Allora non è vero che i computer sanno solo quello che gli dicono gli uomini.
«In astratto è vero. Il problema è che non è prevedibile come useranno le istruzioni ricevute. Si chiama problema della fermata, l’ha posto Alan Turing, nel 1937: dato un certo numero di istruzioni a un programma, non è possibile prevedere se il programma si fermerà o se continuerà all’infinito».
Allora non è così saggio affidarsi agli algoritmi. E non solo in finanza.
«Una delle prime decisioni automatiche errate potenzialmente disastrose della storia si deve al sistema di difesa Usa, che segnalò un attacco sovietico inesistente».
La guerra non c’è stata. Che fecero gli Usa?
«Una telefonata a Mosca: state attaccando? Tornarono alla buona vecchia chiacchierata per verificare».
Bisognerebbe inventare algoritmi che facciano una chiamata?
«Già fatto. Dopo quell’episodio 70 logici e matematici prepararono una serie di software che verificano il funzionamento degli algoritmi, riducendo le possibilità di errore».
Le macchine prendono il controllo. Ma non sembra questione di intelligenza.
«Il primo a immaginare di giocare a scacchi contro una macchina fu lo stesso Turing, nel 1952. Solo che il computer era troppo lento: e allora fu lui a giocare come una macchina. Faceva con carta e penna i calcoli dell’ algoritmo».
Come finì?
«Perse. Ma oggi i computer, con gli algoritmi, battono l’uomo».
Sono intelligenti.
«No, vincono per forza bruta. Analizzano le possibilità di miliardi di mosse possibili. I giocatori ne prevedono cinque, dieci, poi decidono anche sulla base di altri elementi. Simulano l’intelligenza, cioè puntano a ottenere lo stesso risultato di un uomo, più che emularla: in quel caso dovrebbero imitare i procedimenti del pensiero. un’altra cosa».

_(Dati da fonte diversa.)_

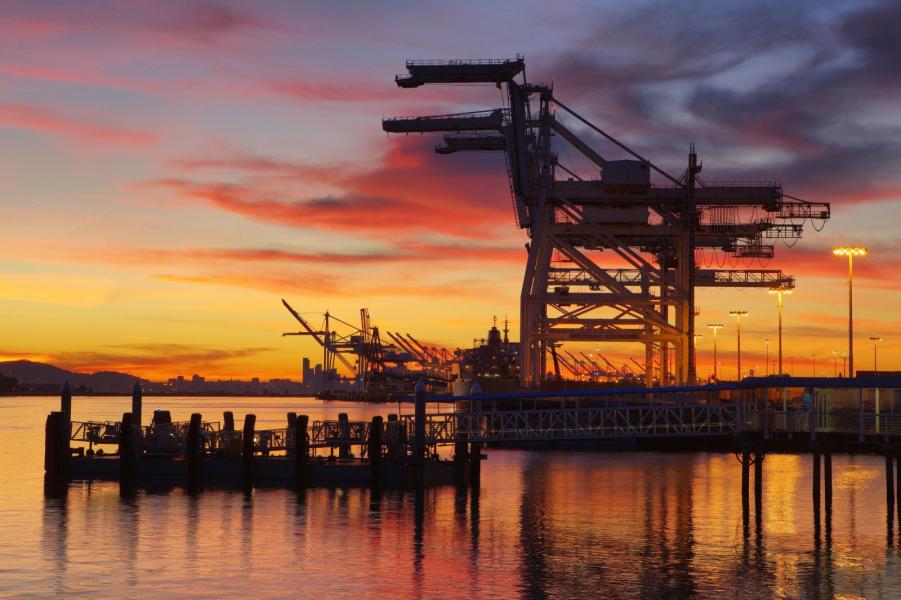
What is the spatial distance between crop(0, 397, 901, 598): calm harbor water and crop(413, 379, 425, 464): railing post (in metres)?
2.08

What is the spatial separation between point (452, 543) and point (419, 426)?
14.5m

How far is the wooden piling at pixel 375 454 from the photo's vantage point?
6016 cm

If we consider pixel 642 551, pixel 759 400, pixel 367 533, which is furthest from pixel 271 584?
pixel 759 400

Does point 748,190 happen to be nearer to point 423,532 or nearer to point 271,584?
point 423,532

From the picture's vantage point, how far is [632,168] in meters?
96.6

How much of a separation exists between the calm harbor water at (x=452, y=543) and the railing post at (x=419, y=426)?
2.08 m

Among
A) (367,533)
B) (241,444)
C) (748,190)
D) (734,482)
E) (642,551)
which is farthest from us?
(748,190)

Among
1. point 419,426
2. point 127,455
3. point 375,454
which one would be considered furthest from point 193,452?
point 419,426

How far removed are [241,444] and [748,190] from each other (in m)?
47.3

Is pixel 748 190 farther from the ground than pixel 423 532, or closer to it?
farther from the ground

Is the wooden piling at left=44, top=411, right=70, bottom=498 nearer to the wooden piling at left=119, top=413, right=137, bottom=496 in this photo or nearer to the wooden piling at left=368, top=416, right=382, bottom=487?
the wooden piling at left=119, top=413, right=137, bottom=496

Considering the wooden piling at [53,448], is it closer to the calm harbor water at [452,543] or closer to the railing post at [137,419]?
the calm harbor water at [452,543]

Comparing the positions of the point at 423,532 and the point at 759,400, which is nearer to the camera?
the point at 423,532

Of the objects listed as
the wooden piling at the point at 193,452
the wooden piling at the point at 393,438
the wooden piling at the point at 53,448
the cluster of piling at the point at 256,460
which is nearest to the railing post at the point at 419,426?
the cluster of piling at the point at 256,460
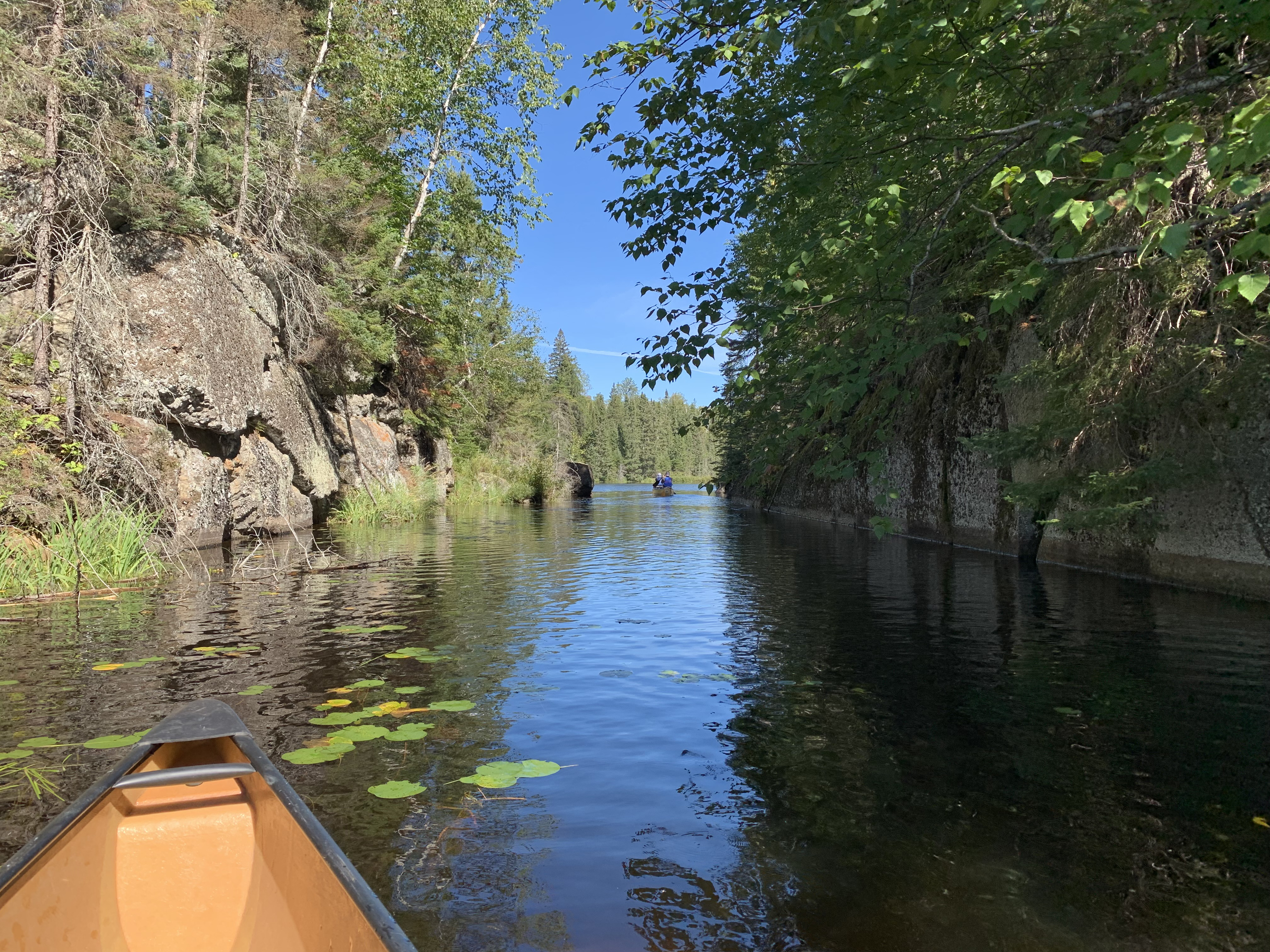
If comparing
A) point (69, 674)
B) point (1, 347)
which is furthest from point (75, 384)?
point (69, 674)

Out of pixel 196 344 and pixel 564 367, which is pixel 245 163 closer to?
pixel 196 344

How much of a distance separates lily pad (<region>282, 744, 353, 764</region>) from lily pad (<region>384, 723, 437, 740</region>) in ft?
1.00

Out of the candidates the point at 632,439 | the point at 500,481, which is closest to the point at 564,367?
Result: the point at 632,439

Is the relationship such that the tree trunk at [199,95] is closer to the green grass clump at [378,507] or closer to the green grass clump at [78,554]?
the green grass clump at [78,554]

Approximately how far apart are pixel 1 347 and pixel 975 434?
17.0 m

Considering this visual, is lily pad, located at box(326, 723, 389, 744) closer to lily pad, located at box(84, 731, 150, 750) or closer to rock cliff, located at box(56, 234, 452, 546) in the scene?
lily pad, located at box(84, 731, 150, 750)

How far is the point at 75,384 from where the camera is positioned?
10438mm

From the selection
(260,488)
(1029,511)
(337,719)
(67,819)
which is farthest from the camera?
(260,488)

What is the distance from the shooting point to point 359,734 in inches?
195

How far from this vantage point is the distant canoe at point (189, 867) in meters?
2.29

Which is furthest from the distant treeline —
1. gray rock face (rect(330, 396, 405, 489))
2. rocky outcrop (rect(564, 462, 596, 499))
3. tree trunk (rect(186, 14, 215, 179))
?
tree trunk (rect(186, 14, 215, 179))

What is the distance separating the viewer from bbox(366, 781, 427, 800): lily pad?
4.02 m

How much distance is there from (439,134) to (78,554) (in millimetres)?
19230

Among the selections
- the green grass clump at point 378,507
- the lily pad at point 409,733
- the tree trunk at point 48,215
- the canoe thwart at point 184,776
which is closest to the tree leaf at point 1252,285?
the canoe thwart at point 184,776
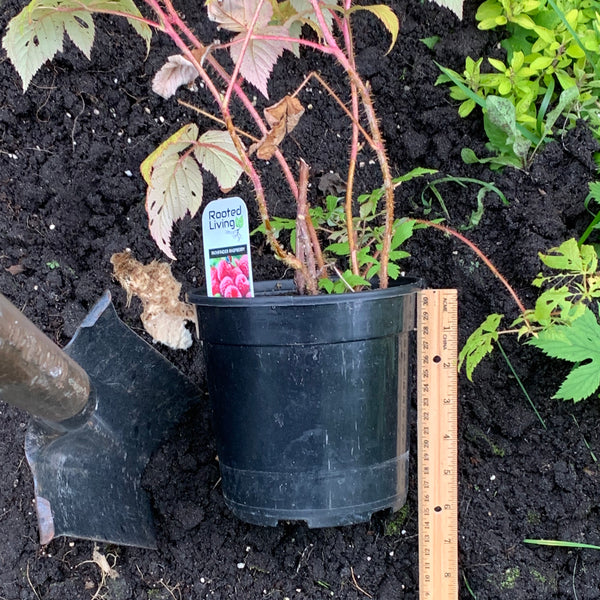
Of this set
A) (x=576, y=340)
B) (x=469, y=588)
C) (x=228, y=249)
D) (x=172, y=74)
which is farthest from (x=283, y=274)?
(x=469, y=588)

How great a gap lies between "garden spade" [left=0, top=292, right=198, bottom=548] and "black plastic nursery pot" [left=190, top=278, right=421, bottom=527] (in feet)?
0.94

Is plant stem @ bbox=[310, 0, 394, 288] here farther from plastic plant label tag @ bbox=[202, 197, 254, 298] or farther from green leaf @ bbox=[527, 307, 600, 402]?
green leaf @ bbox=[527, 307, 600, 402]

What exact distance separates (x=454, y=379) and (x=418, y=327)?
0.45 feet

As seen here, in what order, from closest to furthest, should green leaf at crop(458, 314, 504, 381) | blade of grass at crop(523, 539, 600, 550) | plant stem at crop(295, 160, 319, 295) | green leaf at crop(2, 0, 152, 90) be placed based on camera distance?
green leaf at crop(2, 0, 152, 90)
plant stem at crop(295, 160, 319, 295)
green leaf at crop(458, 314, 504, 381)
blade of grass at crop(523, 539, 600, 550)

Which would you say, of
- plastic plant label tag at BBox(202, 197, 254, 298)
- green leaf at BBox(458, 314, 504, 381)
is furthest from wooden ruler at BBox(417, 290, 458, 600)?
plastic plant label tag at BBox(202, 197, 254, 298)

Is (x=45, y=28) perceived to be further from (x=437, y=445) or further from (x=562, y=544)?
(x=562, y=544)

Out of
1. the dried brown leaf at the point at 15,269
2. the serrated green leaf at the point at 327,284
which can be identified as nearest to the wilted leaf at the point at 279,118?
the serrated green leaf at the point at 327,284

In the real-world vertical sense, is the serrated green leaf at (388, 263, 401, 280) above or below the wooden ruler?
above

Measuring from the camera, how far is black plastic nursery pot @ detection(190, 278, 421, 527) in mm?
1202

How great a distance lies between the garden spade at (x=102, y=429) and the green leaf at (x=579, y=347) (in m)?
0.88

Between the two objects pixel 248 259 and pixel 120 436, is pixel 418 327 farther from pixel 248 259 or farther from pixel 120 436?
pixel 120 436

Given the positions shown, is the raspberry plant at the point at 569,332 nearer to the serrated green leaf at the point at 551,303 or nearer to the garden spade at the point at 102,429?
the serrated green leaf at the point at 551,303

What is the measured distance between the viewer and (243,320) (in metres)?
1.22

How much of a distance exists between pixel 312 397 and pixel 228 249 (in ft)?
1.26
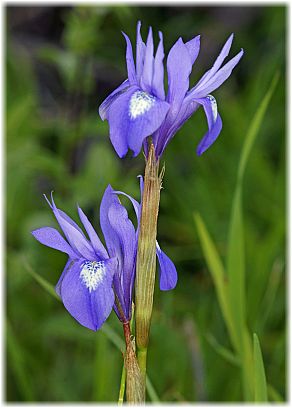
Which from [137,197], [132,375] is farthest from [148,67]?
[137,197]

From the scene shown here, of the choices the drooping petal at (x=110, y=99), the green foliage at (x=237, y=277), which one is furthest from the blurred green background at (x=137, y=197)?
the drooping petal at (x=110, y=99)

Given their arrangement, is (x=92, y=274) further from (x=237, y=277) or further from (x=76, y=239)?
(x=237, y=277)

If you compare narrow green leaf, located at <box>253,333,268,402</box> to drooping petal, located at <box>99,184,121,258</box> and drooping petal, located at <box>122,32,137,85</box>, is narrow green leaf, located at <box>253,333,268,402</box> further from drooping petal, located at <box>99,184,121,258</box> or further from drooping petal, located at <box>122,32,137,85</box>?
drooping petal, located at <box>122,32,137,85</box>

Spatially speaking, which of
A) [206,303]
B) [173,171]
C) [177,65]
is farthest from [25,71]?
[177,65]

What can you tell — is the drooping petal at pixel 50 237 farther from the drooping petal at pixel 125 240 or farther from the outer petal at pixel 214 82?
the outer petal at pixel 214 82

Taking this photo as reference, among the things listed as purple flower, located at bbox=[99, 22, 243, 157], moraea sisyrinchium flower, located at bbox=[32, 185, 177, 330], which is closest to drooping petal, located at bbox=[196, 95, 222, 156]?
purple flower, located at bbox=[99, 22, 243, 157]

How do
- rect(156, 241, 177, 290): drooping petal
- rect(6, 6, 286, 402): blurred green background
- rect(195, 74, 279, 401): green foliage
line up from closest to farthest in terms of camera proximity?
rect(156, 241, 177, 290): drooping petal, rect(195, 74, 279, 401): green foliage, rect(6, 6, 286, 402): blurred green background

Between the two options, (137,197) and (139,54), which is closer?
(139,54)
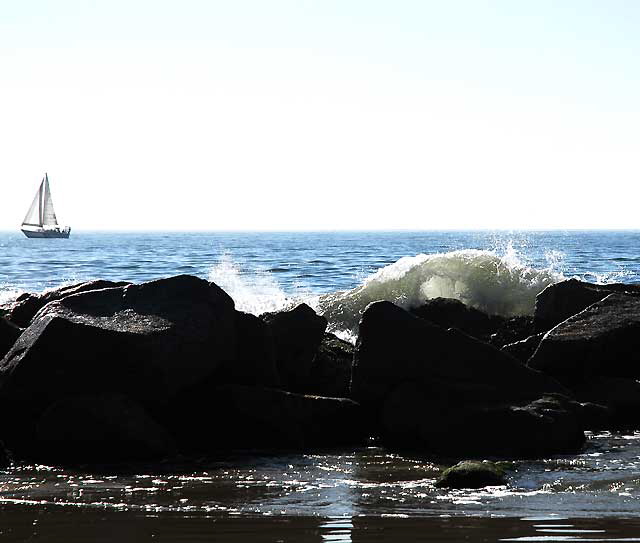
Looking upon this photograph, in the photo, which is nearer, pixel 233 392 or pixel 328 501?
pixel 328 501

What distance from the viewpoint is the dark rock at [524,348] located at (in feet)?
39.6

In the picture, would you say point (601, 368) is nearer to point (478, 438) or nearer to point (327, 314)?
point (478, 438)

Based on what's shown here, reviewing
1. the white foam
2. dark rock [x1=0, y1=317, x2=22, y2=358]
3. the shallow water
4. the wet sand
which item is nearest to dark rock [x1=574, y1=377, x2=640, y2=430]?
the shallow water

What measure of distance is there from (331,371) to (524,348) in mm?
2483

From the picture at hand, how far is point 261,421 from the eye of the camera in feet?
29.9

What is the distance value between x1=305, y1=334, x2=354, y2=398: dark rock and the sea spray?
11.6 feet

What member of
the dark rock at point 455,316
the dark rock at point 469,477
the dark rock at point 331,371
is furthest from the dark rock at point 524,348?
the dark rock at point 469,477

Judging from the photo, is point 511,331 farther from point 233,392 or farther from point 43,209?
point 43,209

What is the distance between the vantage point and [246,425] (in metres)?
9.12

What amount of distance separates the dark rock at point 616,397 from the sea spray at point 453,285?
4.88 metres

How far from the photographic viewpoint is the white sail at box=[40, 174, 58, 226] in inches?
4208

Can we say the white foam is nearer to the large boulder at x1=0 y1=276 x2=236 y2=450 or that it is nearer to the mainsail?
the large boulder at x1=0 y1=276 x2=236 y2=450

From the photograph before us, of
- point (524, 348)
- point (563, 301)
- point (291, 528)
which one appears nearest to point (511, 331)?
point (563, 301)

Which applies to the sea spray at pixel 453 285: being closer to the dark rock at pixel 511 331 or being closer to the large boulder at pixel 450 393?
the dark rock at pixel 511 331
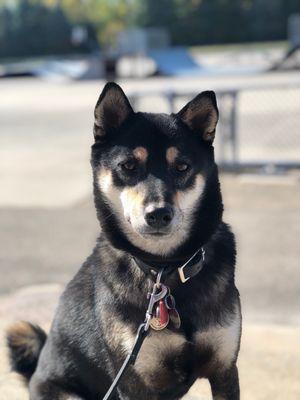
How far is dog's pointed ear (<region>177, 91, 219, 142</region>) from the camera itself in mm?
2902

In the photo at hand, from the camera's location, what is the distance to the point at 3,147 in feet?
43.3

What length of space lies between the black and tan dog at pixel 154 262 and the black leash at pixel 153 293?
0.03m

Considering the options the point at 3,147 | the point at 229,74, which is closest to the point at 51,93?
the point at 229,74

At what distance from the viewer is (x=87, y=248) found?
6.75 meters

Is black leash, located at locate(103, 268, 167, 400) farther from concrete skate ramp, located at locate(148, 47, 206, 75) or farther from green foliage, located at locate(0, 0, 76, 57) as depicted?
green foliage, located at locate(0, 0, 76, 57)

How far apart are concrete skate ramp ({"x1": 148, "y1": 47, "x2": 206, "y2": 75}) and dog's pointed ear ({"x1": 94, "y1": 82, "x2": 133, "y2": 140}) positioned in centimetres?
2803

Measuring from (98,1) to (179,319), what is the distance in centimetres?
7627

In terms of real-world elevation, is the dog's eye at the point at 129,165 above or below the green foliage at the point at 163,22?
above

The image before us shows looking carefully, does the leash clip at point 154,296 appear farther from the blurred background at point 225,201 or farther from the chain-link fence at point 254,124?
the chain-link fence at point 254,124

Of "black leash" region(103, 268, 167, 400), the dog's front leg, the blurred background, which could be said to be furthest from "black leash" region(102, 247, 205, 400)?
the blurred background

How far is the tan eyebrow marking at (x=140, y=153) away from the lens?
2830 millimetres

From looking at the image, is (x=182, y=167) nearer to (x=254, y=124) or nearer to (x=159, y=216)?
(x=159, y=216)

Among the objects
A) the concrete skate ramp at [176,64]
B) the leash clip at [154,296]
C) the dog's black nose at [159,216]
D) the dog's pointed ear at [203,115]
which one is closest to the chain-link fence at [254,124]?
the dog's pointed ear at [203,115]

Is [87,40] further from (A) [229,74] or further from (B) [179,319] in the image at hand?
(B) [179,319]
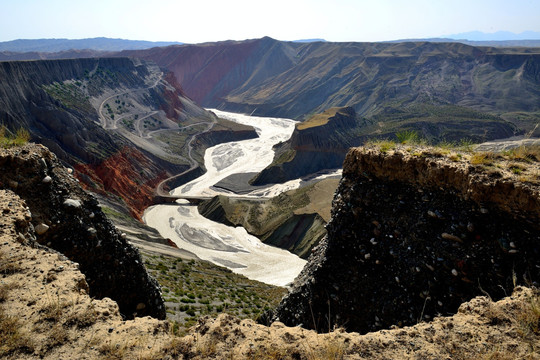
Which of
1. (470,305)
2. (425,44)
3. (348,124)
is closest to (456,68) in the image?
(425,44)

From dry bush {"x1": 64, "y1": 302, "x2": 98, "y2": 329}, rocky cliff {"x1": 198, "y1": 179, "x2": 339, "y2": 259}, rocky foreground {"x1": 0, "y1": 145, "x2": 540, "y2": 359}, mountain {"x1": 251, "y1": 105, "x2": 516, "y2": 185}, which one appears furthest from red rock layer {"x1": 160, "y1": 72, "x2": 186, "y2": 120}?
dry bush {"x1": 64, "y1": 302, "x2": 98, "y2": 329}

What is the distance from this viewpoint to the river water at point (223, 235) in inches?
1196

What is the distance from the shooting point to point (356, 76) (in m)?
126

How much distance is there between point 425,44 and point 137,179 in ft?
439

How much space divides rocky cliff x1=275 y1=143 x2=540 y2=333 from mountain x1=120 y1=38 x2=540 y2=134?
9462cm

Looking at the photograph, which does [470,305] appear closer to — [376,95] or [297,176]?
[297,176]

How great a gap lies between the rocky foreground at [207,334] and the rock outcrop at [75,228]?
237cm

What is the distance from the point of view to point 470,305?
6273 mm

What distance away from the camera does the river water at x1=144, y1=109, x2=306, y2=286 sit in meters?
30.4

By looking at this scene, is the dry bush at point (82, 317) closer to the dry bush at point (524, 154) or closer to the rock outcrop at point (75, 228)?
the rock outcrop at point (75, 228)

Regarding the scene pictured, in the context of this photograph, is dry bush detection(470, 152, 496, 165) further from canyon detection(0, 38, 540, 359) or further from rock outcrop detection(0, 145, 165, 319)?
rock outcrop detection(0, 145, 165, 319)

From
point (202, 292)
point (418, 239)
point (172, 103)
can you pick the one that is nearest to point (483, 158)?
point (418, 239)

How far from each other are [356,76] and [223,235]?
Result: 106 m

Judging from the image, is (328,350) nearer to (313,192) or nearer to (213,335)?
(213,335)
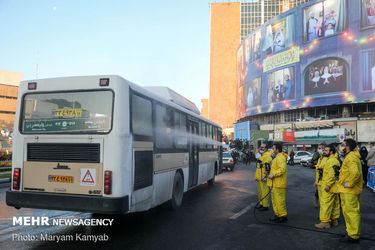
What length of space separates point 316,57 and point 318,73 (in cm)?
281

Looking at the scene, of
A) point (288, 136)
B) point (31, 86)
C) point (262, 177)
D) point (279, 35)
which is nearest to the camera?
point (31, 86)

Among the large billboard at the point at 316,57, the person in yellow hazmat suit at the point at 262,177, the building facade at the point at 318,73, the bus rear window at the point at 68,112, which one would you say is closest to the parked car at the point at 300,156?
the building facade at the point at 318,73

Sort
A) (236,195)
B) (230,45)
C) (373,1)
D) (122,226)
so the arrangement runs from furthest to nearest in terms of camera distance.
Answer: (230,45) < (373,1) < (236,195) < (122,226)

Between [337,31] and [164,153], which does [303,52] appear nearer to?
[337,31]

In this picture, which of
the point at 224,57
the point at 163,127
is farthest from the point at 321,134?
the point at 224,57

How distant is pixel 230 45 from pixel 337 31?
94936 mm

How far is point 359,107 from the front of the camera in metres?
53.0

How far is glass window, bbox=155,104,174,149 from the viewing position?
747 centimetres

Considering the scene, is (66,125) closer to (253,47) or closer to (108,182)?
(108,182)

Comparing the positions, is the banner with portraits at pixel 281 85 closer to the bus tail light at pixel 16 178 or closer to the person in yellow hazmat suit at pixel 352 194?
the person in yellow hazmat suit at pixel 352 194

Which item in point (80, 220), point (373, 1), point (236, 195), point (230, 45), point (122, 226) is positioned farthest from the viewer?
point (230, 45)

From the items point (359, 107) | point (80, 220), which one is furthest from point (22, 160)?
point (359, 107)

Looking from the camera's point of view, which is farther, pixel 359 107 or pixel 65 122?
pixel 359 107

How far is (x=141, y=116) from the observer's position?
659cm
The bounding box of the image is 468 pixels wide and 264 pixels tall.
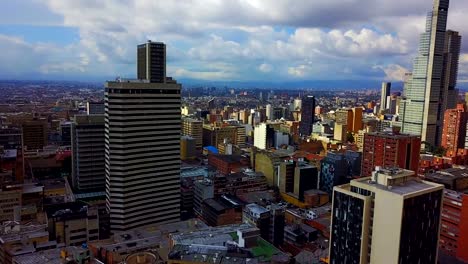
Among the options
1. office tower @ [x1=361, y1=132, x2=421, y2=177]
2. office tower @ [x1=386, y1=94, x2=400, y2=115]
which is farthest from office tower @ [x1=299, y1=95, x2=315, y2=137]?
office tower @ [x1=361, y1=132, x2=421, y2=177]

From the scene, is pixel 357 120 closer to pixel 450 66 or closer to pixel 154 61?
pixel 450 66

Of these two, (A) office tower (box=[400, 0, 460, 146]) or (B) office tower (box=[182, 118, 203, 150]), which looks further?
(B) office tower (box=[182, 118, 203, 150])

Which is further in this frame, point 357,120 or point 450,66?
point 357,120

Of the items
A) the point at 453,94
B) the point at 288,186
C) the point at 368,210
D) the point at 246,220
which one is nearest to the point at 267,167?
the point at 288,186

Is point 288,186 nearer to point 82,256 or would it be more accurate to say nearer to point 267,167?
point 267,167

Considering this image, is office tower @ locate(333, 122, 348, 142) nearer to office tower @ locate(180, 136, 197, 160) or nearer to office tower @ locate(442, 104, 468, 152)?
office tower @ locate(442, 104, 468, 152)

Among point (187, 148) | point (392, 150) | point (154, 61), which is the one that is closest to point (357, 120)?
point (187, 148)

Come si fa a capire se un computer pensa?
«Lo stesso Turing ha dato la risposta: un sistema è intelligente nel momento in cui chi lo interroga non sa più se a rispondere è un uomo o una macchina. Il che ci ci riporta agli scacchi: ho conosciuto il grande campione Kasparov, uno dei primi battuti dai computer. Era convinto che dietro quelle prime macchine ci fosse anche un uomo, e non era così».
Quelle macchine sono intelligenti, allora.
«No. I meccanismi di decisione artificiale vanno bene di fronte a un numero di soluzioni calcolabile con un numero finito, cioè quando è questione di velocità. Come negli scacchi. Decidere resta un’altra cosa. I tornei tra computer sono molto interessanti, ma nessuno ha cancellato le partite tra uomini».